Сейчас, лежа на кровати, он пытался иронизировать. Подумать только, как он опростоволосился. Кто-нибудь устраивал когда-либо большую кутерьму?
Никогда еще я не чувствовал себя менее расположенным к шуткам, но решил подладиться под его тон.
Затем я приезжал к нему в Кембридж по меньшей мере раз в неделю. Почти каждый раз, когда я бывал у него, он заговаривал о смерти. Он желал смерти и не боялся ее. Чего бояться в небытии? К нему снова вернулся его непоколебимый интеллектуальный стоицизм. Он не сделал бы новой попытки покончить с собой. Да у него и не было сил для этого. Он приготовился ждать. Но с непоследовательностью, которая, очевидно, мучила его (подобно большинству людей его круга, он придерживался рациональных начал, а в данном случае поступал нелогично), Харди с мрачным беспокойством напряженно следил за развитием своей болезни.

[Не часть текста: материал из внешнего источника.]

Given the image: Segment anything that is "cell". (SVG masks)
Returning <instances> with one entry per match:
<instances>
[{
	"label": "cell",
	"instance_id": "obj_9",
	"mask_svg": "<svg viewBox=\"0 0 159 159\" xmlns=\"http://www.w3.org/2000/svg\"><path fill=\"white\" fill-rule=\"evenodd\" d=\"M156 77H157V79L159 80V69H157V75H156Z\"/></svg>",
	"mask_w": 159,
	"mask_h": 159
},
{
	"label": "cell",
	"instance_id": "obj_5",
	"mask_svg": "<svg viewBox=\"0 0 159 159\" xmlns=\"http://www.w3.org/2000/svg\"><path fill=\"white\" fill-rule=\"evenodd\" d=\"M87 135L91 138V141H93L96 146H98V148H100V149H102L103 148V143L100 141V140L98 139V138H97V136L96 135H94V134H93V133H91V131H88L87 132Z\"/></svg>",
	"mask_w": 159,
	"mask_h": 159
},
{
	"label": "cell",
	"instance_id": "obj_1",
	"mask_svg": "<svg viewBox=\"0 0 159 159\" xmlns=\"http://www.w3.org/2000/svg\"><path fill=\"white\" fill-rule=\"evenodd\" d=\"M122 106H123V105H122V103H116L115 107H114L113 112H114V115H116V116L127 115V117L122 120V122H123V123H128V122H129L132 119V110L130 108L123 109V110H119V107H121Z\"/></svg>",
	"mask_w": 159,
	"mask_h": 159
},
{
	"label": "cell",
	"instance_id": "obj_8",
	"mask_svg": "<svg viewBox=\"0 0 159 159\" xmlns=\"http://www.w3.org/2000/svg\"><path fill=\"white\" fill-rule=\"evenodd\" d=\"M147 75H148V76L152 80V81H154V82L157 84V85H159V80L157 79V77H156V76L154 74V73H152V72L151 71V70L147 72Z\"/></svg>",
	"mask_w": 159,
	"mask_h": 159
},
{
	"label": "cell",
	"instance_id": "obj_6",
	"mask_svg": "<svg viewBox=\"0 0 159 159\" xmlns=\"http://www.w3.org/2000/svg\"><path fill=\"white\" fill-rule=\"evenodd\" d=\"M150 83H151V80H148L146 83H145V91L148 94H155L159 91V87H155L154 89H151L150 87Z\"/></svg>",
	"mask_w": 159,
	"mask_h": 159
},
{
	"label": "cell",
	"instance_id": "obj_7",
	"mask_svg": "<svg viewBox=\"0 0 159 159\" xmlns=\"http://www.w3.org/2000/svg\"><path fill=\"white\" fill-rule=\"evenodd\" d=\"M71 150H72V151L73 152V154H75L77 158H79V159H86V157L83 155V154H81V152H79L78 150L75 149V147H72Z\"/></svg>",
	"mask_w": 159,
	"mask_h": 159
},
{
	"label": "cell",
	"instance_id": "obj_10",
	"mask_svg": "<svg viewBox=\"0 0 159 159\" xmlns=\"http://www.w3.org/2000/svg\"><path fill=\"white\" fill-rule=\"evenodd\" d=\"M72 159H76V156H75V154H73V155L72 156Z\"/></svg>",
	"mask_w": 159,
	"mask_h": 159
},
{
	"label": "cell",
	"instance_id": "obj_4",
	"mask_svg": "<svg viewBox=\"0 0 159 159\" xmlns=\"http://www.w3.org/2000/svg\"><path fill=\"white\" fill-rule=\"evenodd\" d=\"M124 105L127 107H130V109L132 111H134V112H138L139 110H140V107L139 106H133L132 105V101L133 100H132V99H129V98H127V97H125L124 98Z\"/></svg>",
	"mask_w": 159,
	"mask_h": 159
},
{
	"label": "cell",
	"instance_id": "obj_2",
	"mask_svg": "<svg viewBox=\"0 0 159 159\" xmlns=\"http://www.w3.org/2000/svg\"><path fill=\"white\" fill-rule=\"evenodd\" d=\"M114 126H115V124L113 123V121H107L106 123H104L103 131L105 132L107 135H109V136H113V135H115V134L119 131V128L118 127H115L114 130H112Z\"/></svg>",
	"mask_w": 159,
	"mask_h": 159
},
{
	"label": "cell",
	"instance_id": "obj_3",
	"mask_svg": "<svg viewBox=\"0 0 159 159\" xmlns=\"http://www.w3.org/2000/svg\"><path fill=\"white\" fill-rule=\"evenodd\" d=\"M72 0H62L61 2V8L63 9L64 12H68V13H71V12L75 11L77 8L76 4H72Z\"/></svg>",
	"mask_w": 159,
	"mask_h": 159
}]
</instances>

Почти все время, что я находился у него, мы разговаривали исключительно о крикете. И если бы я не приносил ему какие-то новости, то он пребывал бы в том мрачном одиночестве, что приходит к людям перед концом.
Несколько раз я пытался расшевелить его. Может быть, нам стоит рискнуть и отправиться поглядеть на крикет? Я теперь богаче, чем раньше, говорил я, собираясь взять такси и отвезти его на любую крикетную площадку, которую он выберет. Он оживлялся, но затем уверял, что на руках у меня может оказаться мертвец. Я говорил, что этого не случится, да и он сам понимал, что смерть его — дело нескольких месяцев. Мне же очень хотелось, чтобы хоть один день он снова был как-то радостен и весел. Но когда я в следующий раз приехал к нему, он с какой-то злостью отрицательно покачал головой. Нет, ему не стоит даже пытаться: нет смысла.